2. Head and neck position
If you’ve ever done the workout “Karen” (150 wall balls for time) you may notice that your neck can get tired spending all of that time looking up. Some people suggest trying to keep your head and neck in a neutral position for as much of the movement as possible. This part takes practice because you still want to be able to see your target and see the ball to catch it, so you’ll need to figure out at what points you may need to look up a little more and at what points you’re okay just seeing the ball in your periphery. This leads to the next point about your position relative to the wall.
3. Position relative to the wall
In order to keep a more neutral head position and still have the ball in your peripheral view, you may need to step away from the wall a little bit. In general, most people end up standing too close to the wall which makes it harder to toss the ball at an angle so that it can bounce off the wall and come back to you. If you’re too close to the wall, you may miss the wall and the ball will fall straight down in front of you, or if you do hit the wall, it may end up falling on top of you or a little too close to your face. One day, it might be a good idea to take some time to find your “sweet spot.” Try gradually moving away from the wall until you no longer feel like you’re craning your neck, but you’re also not catching the ball too far in front of you and hurting your back.
4. Glute activation
This last tip is tied to pretty much every movement in CrossFit, especially ones where you squat…keep your glutes active. Active glutes will help you to stay under control at the bottom of your squat and soften the blow as the ball lands in your hands.

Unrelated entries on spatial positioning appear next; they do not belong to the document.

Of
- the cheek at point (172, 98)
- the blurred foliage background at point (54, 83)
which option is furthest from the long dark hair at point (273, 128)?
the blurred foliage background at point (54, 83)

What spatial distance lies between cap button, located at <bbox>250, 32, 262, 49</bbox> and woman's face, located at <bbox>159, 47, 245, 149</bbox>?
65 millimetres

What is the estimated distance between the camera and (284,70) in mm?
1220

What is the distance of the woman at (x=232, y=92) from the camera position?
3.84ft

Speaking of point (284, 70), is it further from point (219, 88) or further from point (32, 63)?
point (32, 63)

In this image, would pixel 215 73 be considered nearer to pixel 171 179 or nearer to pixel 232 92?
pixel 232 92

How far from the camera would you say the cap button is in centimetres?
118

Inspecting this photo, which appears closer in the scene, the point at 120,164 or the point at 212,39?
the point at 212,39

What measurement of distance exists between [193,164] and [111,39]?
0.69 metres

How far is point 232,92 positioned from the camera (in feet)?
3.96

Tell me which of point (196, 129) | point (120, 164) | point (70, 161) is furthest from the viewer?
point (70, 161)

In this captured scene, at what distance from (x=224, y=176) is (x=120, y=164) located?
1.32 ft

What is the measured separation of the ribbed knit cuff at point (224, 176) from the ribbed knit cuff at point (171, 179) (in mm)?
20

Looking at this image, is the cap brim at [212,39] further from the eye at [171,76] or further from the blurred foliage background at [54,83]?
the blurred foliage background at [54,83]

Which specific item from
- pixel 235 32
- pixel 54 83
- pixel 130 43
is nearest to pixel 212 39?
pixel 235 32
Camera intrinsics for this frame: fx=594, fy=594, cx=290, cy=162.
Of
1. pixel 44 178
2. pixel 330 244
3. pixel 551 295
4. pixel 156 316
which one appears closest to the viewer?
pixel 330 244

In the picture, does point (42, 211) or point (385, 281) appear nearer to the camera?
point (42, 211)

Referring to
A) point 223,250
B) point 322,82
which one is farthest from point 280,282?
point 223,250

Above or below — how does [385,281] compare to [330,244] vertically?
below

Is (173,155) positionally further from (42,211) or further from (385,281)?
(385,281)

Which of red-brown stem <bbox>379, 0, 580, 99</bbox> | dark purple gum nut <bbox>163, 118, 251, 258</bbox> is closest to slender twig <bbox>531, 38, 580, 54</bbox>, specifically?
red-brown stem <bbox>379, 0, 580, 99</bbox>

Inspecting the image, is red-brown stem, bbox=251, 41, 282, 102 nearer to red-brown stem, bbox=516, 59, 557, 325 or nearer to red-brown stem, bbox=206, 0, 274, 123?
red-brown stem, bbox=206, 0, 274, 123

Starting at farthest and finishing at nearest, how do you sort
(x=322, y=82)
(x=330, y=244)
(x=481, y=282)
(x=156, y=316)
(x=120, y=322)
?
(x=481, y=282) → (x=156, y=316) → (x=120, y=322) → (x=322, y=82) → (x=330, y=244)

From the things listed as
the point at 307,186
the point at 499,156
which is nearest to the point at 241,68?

Keeping your glutes active will also help you to drive the ball upwards as you stand out of the squat so that your shoulders and arms aren’t doing all of the work to make that ball hit the target.
Over the last couple of days I have spent some time focusing on these ideas. Keeping the elbows in will feel a little awkward if it’s not something you’ve done before, but I’ve definitely found it to be helpful. Head and neck position/position relative to the wall takes a bit of fine tuning, but they’re relatively easy fixes if you put the time and effort into it. When it comes to glute activation, just do it! For more information about the origins of wall balls in CrossFit and additional tips, there’s a free link from the CrossFit Journal website called Functionality & Wall ball if you’re interested in doing a little extra reading.